(Stored data entries)
_ _ _

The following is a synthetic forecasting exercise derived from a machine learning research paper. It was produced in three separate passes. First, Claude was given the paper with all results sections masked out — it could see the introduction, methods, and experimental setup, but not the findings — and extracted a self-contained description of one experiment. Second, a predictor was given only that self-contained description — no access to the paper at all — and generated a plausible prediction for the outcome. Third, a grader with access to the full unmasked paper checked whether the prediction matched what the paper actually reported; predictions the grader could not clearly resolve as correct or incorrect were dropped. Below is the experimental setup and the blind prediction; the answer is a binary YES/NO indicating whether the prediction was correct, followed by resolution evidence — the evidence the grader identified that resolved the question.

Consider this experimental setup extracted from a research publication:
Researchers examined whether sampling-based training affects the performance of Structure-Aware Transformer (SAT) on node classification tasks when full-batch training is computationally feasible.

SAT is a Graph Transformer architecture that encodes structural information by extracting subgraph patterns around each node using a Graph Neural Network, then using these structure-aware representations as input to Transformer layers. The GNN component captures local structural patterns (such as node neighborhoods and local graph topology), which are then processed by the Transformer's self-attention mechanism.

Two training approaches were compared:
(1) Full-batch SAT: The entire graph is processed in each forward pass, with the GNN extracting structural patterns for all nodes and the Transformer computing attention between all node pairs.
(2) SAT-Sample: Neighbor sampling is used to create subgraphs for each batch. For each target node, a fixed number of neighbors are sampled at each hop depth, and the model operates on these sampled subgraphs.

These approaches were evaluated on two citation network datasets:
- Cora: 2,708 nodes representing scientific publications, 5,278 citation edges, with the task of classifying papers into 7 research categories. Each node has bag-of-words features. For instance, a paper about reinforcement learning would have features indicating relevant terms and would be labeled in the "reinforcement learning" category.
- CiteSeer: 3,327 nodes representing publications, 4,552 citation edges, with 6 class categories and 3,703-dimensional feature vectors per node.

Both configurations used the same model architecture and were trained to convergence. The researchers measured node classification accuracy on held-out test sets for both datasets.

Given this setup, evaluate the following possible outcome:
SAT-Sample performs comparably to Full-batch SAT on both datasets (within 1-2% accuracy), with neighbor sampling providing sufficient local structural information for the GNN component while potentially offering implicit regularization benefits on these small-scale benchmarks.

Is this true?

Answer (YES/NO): NO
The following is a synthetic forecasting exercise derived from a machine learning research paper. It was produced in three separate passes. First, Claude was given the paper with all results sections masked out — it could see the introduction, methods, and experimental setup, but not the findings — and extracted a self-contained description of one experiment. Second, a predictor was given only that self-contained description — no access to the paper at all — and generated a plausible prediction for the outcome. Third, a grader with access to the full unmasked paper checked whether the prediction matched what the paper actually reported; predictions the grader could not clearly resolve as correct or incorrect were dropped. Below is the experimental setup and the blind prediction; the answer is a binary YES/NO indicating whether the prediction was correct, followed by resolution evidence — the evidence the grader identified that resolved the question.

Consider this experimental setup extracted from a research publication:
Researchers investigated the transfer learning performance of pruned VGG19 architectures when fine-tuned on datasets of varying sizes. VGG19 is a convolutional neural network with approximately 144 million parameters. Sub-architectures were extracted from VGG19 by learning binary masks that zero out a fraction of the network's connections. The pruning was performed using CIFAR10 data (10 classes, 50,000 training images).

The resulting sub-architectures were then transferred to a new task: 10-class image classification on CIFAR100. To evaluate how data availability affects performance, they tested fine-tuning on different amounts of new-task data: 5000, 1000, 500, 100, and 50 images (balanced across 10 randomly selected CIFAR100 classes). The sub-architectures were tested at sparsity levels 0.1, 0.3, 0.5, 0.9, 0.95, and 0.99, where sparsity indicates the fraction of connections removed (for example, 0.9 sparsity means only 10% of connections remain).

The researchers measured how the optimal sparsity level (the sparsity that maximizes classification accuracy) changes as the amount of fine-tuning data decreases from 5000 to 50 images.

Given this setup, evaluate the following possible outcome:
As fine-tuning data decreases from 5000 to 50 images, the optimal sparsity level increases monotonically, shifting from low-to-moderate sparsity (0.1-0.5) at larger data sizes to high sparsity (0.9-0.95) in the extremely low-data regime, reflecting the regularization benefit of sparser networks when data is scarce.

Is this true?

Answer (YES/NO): NO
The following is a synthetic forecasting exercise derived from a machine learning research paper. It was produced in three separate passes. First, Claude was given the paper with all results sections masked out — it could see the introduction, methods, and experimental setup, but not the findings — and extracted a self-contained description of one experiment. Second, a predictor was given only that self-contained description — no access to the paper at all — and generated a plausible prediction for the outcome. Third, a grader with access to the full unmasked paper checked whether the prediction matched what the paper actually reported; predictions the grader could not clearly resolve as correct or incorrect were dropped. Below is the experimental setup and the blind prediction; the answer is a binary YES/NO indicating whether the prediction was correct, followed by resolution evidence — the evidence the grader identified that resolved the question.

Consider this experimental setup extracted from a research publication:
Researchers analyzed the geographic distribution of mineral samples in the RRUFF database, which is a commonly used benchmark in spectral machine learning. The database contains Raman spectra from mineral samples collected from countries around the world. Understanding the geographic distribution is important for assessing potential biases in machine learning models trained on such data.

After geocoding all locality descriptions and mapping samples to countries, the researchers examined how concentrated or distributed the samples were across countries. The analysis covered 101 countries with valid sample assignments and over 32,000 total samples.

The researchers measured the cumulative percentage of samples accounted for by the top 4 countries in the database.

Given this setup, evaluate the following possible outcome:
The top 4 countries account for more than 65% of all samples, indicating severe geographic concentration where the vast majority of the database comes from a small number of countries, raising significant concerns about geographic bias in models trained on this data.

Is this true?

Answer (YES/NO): NO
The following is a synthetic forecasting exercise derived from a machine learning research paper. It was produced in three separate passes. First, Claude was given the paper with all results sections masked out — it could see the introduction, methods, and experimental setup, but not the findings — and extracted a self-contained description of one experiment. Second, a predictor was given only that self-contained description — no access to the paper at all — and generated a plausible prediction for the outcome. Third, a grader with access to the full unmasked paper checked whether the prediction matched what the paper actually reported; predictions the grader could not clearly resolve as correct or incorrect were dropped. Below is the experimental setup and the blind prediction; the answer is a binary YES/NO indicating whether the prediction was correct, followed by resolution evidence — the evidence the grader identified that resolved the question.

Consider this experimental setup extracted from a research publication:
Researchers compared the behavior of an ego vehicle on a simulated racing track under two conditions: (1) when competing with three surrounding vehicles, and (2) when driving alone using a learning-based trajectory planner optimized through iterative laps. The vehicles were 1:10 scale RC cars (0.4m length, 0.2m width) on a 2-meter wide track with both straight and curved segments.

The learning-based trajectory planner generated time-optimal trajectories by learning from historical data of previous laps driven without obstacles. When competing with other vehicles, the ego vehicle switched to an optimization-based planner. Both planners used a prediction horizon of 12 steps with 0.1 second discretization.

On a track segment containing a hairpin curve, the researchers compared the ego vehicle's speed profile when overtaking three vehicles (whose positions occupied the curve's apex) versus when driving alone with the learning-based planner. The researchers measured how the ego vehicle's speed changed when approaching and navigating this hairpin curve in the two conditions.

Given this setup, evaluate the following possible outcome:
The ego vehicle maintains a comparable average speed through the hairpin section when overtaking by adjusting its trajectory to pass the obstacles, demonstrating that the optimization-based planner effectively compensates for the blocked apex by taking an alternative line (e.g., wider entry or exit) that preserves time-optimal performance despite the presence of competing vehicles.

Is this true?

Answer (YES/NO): NO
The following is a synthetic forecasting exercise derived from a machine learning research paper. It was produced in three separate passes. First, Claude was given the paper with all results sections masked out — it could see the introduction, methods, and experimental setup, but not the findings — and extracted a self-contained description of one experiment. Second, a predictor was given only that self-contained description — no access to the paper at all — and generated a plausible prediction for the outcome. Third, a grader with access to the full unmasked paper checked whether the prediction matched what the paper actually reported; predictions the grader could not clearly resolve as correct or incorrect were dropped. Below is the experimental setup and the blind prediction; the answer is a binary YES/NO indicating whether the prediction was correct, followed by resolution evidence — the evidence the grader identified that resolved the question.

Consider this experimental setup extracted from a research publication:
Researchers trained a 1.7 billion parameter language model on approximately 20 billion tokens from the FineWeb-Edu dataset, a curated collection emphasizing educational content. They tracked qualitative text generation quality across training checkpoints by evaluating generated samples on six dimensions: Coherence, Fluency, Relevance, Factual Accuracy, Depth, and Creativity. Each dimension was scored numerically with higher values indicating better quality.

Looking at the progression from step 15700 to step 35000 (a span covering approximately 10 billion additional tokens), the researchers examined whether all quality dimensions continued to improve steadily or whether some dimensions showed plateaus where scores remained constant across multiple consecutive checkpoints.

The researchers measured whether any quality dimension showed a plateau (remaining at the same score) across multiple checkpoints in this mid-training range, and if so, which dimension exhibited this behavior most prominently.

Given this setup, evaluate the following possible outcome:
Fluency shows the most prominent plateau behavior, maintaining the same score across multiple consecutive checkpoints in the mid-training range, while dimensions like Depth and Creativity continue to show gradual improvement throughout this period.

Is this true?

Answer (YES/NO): NO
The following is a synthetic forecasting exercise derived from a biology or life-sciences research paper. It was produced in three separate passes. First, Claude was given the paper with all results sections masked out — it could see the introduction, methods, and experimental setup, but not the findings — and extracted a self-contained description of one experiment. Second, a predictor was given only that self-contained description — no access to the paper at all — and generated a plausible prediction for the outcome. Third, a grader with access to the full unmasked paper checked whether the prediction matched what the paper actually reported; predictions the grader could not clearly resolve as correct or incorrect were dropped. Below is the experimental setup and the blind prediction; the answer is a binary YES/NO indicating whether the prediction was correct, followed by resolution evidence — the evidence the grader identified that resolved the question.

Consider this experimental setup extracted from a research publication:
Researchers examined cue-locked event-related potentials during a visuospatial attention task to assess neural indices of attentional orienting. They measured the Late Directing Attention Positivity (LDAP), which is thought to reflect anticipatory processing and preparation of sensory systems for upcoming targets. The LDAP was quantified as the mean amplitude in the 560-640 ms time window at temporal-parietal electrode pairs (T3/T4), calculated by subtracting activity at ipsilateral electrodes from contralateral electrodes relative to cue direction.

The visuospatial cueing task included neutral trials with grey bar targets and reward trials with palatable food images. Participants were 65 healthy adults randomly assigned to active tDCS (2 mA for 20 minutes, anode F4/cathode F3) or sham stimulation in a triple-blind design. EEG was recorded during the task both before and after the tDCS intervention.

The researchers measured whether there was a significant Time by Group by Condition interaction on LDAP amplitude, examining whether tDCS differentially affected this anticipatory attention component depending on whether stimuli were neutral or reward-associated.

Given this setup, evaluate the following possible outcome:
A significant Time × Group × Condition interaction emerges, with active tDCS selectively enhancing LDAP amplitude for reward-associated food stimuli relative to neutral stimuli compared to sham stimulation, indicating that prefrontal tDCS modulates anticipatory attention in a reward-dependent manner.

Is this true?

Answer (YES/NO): NO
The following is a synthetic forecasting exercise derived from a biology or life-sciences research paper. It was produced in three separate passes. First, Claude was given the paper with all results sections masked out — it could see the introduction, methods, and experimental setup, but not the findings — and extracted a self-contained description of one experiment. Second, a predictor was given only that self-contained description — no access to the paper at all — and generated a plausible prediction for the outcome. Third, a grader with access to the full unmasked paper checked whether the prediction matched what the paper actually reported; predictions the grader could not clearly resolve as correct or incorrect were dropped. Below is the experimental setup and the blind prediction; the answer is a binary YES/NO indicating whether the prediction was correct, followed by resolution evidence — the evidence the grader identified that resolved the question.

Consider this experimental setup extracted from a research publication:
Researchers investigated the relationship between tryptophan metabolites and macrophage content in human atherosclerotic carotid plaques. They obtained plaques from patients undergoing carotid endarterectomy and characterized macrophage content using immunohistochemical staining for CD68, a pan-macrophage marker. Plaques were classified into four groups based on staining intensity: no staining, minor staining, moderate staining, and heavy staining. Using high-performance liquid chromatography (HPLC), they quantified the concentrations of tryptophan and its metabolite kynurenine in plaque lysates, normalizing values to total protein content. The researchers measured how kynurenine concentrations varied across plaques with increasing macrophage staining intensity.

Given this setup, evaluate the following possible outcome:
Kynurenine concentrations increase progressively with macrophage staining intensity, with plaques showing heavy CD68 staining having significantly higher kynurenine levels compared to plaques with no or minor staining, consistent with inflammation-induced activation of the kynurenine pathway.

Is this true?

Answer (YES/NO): YES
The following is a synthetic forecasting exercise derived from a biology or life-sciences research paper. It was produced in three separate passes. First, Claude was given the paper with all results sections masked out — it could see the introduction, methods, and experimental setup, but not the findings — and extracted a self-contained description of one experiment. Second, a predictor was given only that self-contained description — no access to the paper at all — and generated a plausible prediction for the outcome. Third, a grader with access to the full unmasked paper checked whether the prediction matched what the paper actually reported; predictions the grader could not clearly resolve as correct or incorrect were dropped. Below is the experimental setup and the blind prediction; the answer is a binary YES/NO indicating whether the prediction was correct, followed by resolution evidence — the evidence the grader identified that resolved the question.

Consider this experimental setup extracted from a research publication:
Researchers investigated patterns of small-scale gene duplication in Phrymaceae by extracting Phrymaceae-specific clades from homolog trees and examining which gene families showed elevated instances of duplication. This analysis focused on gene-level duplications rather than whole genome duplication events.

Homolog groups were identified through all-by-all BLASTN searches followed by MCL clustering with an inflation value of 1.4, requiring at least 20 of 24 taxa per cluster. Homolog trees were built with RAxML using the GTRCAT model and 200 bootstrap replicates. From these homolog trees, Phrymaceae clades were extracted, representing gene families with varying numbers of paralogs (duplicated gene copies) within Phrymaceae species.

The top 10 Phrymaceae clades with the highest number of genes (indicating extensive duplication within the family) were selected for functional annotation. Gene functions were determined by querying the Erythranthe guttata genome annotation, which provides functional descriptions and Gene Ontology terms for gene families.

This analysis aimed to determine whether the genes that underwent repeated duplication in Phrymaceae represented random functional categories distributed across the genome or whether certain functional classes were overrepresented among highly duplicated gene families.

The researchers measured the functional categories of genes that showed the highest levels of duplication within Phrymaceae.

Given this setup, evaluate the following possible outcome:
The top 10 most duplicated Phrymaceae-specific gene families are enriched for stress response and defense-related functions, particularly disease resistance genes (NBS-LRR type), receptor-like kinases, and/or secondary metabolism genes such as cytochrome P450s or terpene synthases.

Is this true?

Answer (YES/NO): NO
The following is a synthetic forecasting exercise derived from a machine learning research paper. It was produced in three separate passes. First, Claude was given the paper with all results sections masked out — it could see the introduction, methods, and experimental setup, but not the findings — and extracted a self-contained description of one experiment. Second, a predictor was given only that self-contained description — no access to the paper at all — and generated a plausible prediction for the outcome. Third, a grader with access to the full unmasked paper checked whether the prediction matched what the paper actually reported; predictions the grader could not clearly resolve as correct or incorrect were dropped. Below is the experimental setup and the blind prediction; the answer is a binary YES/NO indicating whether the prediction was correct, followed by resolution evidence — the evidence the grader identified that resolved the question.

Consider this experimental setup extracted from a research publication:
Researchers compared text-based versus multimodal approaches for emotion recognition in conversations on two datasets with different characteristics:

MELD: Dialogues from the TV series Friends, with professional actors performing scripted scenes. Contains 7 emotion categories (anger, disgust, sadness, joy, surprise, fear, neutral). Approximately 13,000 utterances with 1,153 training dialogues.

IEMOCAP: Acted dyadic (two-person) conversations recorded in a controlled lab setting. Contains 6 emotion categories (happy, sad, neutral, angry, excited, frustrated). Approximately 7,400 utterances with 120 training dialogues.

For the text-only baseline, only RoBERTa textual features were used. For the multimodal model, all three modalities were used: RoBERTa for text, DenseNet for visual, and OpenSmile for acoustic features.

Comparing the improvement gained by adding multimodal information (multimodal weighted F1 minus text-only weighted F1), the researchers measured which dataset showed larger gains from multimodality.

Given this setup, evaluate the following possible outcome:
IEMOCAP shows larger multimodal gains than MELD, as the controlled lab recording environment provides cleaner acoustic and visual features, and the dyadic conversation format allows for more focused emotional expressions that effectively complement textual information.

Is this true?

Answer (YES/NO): YES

_ _ _

What you will do>
Please go through the data above and copy each line that has the word "trees".

Exercise output>
Researchers investigated patterns of small-scale gene duplication in Phrymaceae by extracting Phrymaceae-specific clades from homolog trees and examining which gene families showed elevated instances of duplication. This analysis focused on gene-level duplications rather than whole genome duplication events.
Homolog groups were identified through all-by-all BLASTN searches followed by MCL clustering with an inflation value of 1.4, requiring at least 20 of 24 taxa per cluster. Homolog trees were built with RAxML using the GTRCAT model and 200 bootstrap replicates. From these homolog trees, Phrymaceae clades were extracted, representing gene families with varying numbers of paralogs (duplicated gene copies) within Phrymaceae species.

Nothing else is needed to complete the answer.